ALL PICTURES AND TEXT ON THIS WEBSITE ARE COPYRIGHTED BY DONALD L SCHULTZ-(downloaded pictures from other sources are credited)


NEWFOUNDLAND-A COAT OF MANY COLORS......PART 1


Culture was once described as “what sticks” in a nation or land. But it is more subtle than that.

Imagine if historical origins, heritage, government, economics, religion, food, music, art, entertainment, recreation, geology, climate, flora and fauna, language, traditions, and festivals were each a thread of yard of a different color. Then imagine these threads combined into a beautiful wool coat that could be wrapped around oneself on a cold winter evening. It is the final effect created by the interaction of each individual thread with each other that creates the culture of a region. Take out one thread and something is lost, take out too many and the description fails. Look at only one thread and the coat is gone.

During our two month stay in Newfoundland or the “Rock” as it is called by native born Newfoundlanders, and Labradorans, (while each is a distinct area, Newfoundland and Labrador are now considered as one province), Sara and I were touched by each of these threads. We felt the warmth and security of the coat called Newfoundland. As one tour book said, “Getting there is the easy part; it’s leaving that is so difficult.” What follows is an attempt through text and pictures to describe each of the threads as we experienced them.

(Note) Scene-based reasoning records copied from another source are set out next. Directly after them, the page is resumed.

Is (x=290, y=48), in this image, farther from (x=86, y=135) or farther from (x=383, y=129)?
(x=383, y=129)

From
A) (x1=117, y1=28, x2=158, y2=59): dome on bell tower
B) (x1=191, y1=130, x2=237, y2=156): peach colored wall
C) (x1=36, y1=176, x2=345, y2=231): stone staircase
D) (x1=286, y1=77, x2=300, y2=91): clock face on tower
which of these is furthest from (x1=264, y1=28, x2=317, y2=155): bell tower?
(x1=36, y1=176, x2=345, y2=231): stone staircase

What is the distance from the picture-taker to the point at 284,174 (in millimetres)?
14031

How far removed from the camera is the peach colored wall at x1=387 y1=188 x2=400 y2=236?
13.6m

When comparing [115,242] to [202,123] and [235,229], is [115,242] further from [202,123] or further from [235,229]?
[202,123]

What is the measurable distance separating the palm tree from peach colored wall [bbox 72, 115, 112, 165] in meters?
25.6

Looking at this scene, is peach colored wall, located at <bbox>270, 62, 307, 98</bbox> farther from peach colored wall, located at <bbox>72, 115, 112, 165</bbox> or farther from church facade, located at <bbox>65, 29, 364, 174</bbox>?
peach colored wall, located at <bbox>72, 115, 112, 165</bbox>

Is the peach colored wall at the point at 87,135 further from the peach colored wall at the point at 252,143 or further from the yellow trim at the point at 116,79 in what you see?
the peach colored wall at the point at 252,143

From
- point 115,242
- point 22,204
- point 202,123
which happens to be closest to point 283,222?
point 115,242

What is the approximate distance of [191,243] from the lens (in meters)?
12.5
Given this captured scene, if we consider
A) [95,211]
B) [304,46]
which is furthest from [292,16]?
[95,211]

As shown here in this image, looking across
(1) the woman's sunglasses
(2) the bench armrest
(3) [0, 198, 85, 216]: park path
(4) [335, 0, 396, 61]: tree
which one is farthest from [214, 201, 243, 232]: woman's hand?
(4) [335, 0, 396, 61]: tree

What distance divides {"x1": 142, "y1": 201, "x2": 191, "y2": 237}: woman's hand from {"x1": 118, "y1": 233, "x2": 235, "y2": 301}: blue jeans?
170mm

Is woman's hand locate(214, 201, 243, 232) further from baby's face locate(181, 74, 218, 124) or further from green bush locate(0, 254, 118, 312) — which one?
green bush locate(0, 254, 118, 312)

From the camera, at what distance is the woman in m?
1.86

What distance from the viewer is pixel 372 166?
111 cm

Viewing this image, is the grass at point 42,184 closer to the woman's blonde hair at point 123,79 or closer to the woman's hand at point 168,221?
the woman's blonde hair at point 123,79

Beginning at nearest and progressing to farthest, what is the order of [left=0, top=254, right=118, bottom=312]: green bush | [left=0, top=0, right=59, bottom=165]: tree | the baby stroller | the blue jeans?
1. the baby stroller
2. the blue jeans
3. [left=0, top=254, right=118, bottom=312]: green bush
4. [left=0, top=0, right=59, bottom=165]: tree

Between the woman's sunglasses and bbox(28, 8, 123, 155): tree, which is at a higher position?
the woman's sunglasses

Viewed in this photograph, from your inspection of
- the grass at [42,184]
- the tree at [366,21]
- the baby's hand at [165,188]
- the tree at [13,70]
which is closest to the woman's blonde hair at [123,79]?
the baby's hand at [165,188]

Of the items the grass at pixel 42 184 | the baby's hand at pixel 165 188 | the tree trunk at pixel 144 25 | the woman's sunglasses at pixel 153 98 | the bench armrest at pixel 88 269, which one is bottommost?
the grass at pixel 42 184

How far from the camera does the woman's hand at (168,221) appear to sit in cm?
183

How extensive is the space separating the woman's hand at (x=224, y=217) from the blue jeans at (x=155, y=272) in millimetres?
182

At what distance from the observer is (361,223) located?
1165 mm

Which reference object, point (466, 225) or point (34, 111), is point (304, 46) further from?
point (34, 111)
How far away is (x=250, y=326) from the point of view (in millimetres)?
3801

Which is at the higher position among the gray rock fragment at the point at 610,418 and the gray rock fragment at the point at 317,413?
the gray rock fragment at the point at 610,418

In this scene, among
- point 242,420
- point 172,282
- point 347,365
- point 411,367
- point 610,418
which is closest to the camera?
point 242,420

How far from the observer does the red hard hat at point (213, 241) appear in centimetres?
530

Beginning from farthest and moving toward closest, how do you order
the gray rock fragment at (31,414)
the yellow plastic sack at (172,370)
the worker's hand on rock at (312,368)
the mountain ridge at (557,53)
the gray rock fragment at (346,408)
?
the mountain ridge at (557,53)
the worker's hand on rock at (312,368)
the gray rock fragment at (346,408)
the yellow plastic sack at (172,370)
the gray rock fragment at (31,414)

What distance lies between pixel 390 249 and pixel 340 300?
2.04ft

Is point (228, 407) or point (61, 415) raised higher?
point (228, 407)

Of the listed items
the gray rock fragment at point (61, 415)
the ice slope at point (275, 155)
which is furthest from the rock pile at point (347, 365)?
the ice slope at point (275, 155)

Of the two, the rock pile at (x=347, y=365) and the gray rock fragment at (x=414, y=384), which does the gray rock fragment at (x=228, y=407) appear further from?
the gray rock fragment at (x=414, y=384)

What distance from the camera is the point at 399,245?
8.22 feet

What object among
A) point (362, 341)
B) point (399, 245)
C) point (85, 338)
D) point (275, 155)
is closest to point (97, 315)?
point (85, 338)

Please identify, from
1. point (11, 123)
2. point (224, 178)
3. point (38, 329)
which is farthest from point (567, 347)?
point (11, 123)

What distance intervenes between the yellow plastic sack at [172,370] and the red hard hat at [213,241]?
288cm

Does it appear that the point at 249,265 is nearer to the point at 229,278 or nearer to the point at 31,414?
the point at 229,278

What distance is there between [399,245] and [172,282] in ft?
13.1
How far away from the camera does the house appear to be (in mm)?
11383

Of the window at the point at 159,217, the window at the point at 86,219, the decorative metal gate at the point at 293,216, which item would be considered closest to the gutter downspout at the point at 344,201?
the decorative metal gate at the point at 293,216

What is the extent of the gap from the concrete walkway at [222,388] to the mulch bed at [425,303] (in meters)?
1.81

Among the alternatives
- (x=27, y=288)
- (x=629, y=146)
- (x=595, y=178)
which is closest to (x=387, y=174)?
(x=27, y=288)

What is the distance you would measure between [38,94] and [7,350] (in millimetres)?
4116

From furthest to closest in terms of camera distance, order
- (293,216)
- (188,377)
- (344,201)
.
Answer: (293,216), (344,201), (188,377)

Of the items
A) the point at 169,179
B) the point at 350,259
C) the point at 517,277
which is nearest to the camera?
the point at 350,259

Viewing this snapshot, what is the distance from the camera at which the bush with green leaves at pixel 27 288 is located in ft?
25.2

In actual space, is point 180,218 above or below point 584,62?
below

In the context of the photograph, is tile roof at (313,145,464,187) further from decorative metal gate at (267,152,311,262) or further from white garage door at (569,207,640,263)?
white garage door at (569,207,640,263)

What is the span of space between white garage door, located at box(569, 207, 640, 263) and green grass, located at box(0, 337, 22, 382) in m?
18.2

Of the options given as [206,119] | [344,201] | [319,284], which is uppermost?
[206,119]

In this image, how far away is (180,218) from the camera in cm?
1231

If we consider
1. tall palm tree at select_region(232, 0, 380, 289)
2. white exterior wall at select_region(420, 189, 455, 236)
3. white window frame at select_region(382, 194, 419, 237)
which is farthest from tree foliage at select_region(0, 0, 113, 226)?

Who the first human dwellers of Newfoundland were is hotly contested. Archeological artifacts from several locations indicate that aboriginal people had been roaming on the island over 9000 years. The first were probably the Dorset and Groswater Paleo-Eskimo by evidence unearthed at Port Au Choix on the northwestern shore. The Inru and Inuit native peoples, along with several others including the Beothuk, and the Thule, came to Labrador and Newfoundland in pursuit of the caribou and many of their descendents still live in the rural areas.

The first Europeans were the Vikings and their settlement at L’Anse aux Meadows is one of the most researched sites in North America. The Norse era from 90-1066 A.D began with the landing of Leif Ericson from Greenland. At the site there is a museum and replica of a Viking village including boathouse, church, pottery workshop and iron forge. The Vikings called their new land Vinland, not because of grapes, but because of the lush meadow grasses in the area. Iron ore allowed for the forging of many tools and weapons, a first in North America and many are on display at the museum. Sara and I opted out of the village with its many costumed interpreters due to cost and lateness of the day. The Vikings themselves stayed less than three generations and why they left remains a mystery.

Over the next 1000 years Newfoundland was the home for many different Europeans. English, French, Irish, Spanish, Portuguese and Basques all came and left their mark on the island. The attraction was the fruits of the sea and stories that you could pull buckets filled to the brim with cod spread across Europe. It was John Cabot who was given credit for discovery in 1497 and in 1583 Sir Humphry Gilbert officially claimed the island for the Crown to making Newfoundland Britain’s first overseas colony. That claim would be contested for the next 200 years. Stories of whales so thick you could walk on the water on their backs brought the Basques to Red Bay in Labrador, so named because the sea ran red with the blood of thousands of whales slaughtered there. This was a cruel and beautiful land for its early visitors and few were expecting to stay, but stay they did, and left behind stories of hardship, love, and perseverance. As Sara and I traveled “the Rock” there was not a cove, a cliff, a harbor or building without a story or legend behind it, and names of the places reflect the rich heritage brought to the island by its early settlers. But it was the British who prevailed for control of the island and at the Battle of Signal Hill, which marked the end of the Seven Year’s War in 1762, the British retook the city of St John’s from the French and have retained control of Newfoundland ever since.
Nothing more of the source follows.